_Assignment_
In the excerpt on HTTP/2 and HTTP/3 WebSocket connections, what benefit does the table attribute to 0-RTT connection resumption?

_Extract provided_
___

HTTP/2 Multiplexed Connections

Open multiple WebSocket streams over a single HTTP/2 connection:

let client = H2WebSocketClient::new(Config::default());
let mut conn = client.connect_multiplexed(tls_stream).await?;

// Open multiple WebSocket streams on the same connection
let mut ws1 = conn.open_websocket("wss://example.com/chat", None).await?;
let mut ws2 = conn.open_websocket("wss://example.com/notifications", None).await?;

HTTP/3 WebSocket (RFC 9220)

HTTP/3 WebSocket runs over QUIC, providing benefits like 0-RTT, no head-of-line blocking, and better mobile performance.

use sockudo_ws::http3::H3WebSocketServer;
use sockudo_ws::{Config, Message};
use futures_util::{SinkExt, StreamExt};

#[tokio::main]
async fn main() -> Result<(), Box<dyn std::error::Error>> {
    // Load TLS certificates (required for QUIC)
    let tls_config = load_server_tls_config()?;
    
    let ws_config = Config::builder()
        .http3_idle_timeout(30_000)
        .build();

    let server = H3WebSocketServer::bind(
        "0.0.0.0:4433".parse()?,
        tls_config,
        ws_config,
    ).await?;

    println!("HTTP/3 server listening on {}", server.local_addr()?);

    server.serve(|mut ws, req| async move {
        println!("HTTP/3 WebSocket at: {}", req.path);
        
        // Same API as HTTP/1.1 and HTTP/2!
        while let Some(msg) = ws.next().await {
            if let Ok(msg) = msg {
                ws.send(msg).await.ok();
            }
        }
    }).await?;

    Ok(())
}

HTTP/3 Benefits

Feature Benefit
No head-of-line blocking One slow stream doesn't block others
0-RTT connection resumption Faster reconnections
Better mobile performance Handles network changes gracefully
Multiple streams per connection Efficient multiplexing

io_uring Support (Linux)

io_uring provides kernel-level async I/O with zero-copy operations. It's a transport layer that can be combined with any protocol.

___

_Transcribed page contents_
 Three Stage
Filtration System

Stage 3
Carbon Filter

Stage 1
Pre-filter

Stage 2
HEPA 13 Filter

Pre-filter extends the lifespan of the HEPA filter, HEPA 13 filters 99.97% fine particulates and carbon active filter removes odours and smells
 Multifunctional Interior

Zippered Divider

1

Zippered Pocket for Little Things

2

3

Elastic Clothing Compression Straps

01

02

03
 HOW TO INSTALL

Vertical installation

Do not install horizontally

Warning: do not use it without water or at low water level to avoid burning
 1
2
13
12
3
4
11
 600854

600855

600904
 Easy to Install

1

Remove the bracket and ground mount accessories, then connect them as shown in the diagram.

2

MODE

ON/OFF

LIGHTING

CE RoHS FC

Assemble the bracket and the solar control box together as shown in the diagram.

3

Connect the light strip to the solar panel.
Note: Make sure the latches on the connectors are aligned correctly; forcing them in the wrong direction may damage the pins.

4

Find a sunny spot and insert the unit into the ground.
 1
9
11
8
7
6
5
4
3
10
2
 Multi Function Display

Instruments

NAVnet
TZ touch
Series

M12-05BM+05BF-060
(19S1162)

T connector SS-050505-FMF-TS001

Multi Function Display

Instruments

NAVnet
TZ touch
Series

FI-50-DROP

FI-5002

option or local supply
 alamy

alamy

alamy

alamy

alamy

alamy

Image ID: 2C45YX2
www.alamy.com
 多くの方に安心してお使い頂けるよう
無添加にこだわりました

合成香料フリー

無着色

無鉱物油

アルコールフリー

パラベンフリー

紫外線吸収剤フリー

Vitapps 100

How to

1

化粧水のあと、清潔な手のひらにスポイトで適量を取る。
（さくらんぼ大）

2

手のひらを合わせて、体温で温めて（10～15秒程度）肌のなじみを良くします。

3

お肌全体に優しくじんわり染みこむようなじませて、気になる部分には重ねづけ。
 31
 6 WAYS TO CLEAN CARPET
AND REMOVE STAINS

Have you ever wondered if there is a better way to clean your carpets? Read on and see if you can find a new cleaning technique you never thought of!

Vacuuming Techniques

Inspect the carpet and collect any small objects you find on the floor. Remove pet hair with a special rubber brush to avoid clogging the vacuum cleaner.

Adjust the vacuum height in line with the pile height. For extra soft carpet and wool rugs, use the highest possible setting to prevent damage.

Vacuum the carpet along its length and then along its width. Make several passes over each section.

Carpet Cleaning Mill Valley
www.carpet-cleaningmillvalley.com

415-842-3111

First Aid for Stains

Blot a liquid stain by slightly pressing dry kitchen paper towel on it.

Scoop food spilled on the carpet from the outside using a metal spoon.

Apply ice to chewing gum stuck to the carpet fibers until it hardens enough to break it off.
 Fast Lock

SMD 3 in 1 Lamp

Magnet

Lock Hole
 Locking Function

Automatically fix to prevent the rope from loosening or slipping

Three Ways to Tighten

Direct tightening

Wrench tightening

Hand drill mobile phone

___

_Response to this exercise_
Faster reconnections.